Sam Freeman

Storytelling | Theatre | Arts Marketing

A new show…

I’ve been thinking about what to do recently and started writing a new show… Anyway here’s a bit of it, let me know what you think, if you’d be interested in being in it or if you’d fancy directing it!

When I was 15 I read ‘1984’.

We were in English, English Literature, the start of our final year of secondary school, after that out into the real world, a world of excitement and fun, free from rules about corridor walking, blazer wearing and workbook covering. No more rules and regulations breaking us down from savages into responsible members of society. We would soon be able to live carefree and happy.

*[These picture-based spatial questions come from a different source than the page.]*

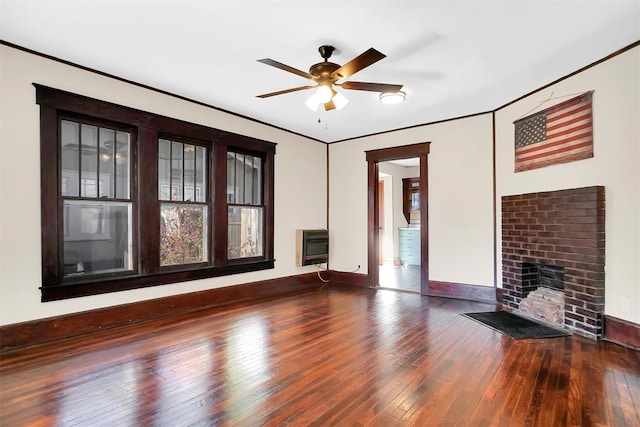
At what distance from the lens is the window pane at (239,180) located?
5203 mm

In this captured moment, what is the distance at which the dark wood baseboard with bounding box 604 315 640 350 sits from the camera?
3020mm

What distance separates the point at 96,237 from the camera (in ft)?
12.3

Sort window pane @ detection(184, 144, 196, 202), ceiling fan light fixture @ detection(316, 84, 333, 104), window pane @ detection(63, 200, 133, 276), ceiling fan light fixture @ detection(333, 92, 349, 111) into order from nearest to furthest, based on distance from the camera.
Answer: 1. ceiling fan light fixture @ detection(316, 84, 333, 104)
2. ceiling fan light fixture @ detection(333, 92, 349, 111)
3. window pane @ detection(63, 200, 133, 276)
4. window pane @ detection(184, 144, 196, 202)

It was October, an unseasonally cold October, and, four weeks into the new term, the 1950s classrooms with their tall single glazed windows were cold, freezing cold. Ice gathering on the inside of the glass, shoes squelched from Autumn rain and the sniffs and coughs of teenage flu flowed invisibly throught the air. In the morning you’d pretend to smoke the vapour on your breath in vapour, and in the afternoon, radiators stoked to burning, the scent of teenage body odours, Lynx Africa and damp shoes and coats would waft down the corridors.

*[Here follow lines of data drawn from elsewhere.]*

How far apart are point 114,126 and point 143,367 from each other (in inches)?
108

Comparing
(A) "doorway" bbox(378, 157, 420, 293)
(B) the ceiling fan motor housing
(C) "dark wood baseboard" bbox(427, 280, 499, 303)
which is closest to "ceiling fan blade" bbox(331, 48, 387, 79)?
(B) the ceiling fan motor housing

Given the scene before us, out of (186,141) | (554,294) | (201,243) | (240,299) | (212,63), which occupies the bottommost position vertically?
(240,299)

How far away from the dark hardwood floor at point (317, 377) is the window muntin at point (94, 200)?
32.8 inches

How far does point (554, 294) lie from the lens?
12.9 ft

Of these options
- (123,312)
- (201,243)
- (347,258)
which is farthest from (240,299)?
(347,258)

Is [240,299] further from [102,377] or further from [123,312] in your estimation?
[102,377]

The teacher came in from the stock cupboard, a cardboard box filled with yellowing well-leafed books, inscribed with messages from past readers, ‘Miss G sucked Mr F’, ‘Amy L for John D’ or ‘Simon P is a gaaylord’ spelt wrong, and accompanied by illustrations of mis-shapen ejaculating dicks with hairy balls and smiley one-eyed faces.

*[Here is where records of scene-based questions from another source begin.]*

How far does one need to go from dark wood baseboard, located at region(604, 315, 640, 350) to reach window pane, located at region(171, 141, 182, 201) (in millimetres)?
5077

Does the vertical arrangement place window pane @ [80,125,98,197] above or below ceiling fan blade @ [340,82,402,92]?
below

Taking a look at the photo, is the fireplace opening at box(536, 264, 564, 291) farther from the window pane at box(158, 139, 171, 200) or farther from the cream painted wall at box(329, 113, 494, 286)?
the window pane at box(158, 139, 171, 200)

The teacher, ‘Miss Richardson’, married for over 20 years and still regretting becoming a teacher handed out the battered, grease-stained books as the class murmured its disapproval. New doodles were started, new incriptions made, old inscriptions modified and updated.

Cried of dismay echoed around the room.

 

“Looks shit miss”

“How many pages!?!”

“Mine’s missin’ pages”

 

I looked down at the sorry-looking booking on my desk, it was the book that was to change my life, ‘1984’ by George Orwell.

I’d never been a book person up until that point, I was a comic man. I loved, no, devoured comics. Heroes beating up villains, good overcoming evil, tight costumes showing every ripple of muscle and breast. Batman, Spiderman, Wonderwoman, the X-Men and the impossibly dull Superman.

I also loved TV, even though the four channels, and the fifth, never spoken about in our household, filled with pornography, football and Nazi stories, often in disturbing combination, was rationed like a precious commodity by my parents.

I loved watching them, Jimmy Saville encouraging teenage smoking and shellsuits, Terry Wogan humouring dancing drunks, Anneka Rice encouraging guilty masturbation, Jason & Kylie – who’d have thought it’d never last – the stars of television.

I imagined what their lives must be like, travelling in first class singing duets on the plane, scores of adulating fans blowing kisses, a camera following me at bottom height whenever I had to run anywhere. I wanted it, I wanted to be a hero, I wanted to be on TV, to have the glamour, to chat to Terry, laugh at his jokes. And, I’m not proud of this – I imagined being a guest on Noel’s House Party.

It took me until I was twenty five to get my first girlfriend.

I was not a book person.

Until that point.

At that point I found a book that connected with me, excited me, thrilled me and exploded in my imagination.

I imagined Winston’s life, a double life, publically for and privately against the party, a force for good, a force for creativity, peace and love in a grey concrete city under grey concrete skies, undermining the system while relaxing in my spare time shagging Julia in the woods.

I imagined I could be the one to break it down, to overcome the system, break Big Brother, free my common man, like Winston Smith. A hero.

Of course I never finished the book.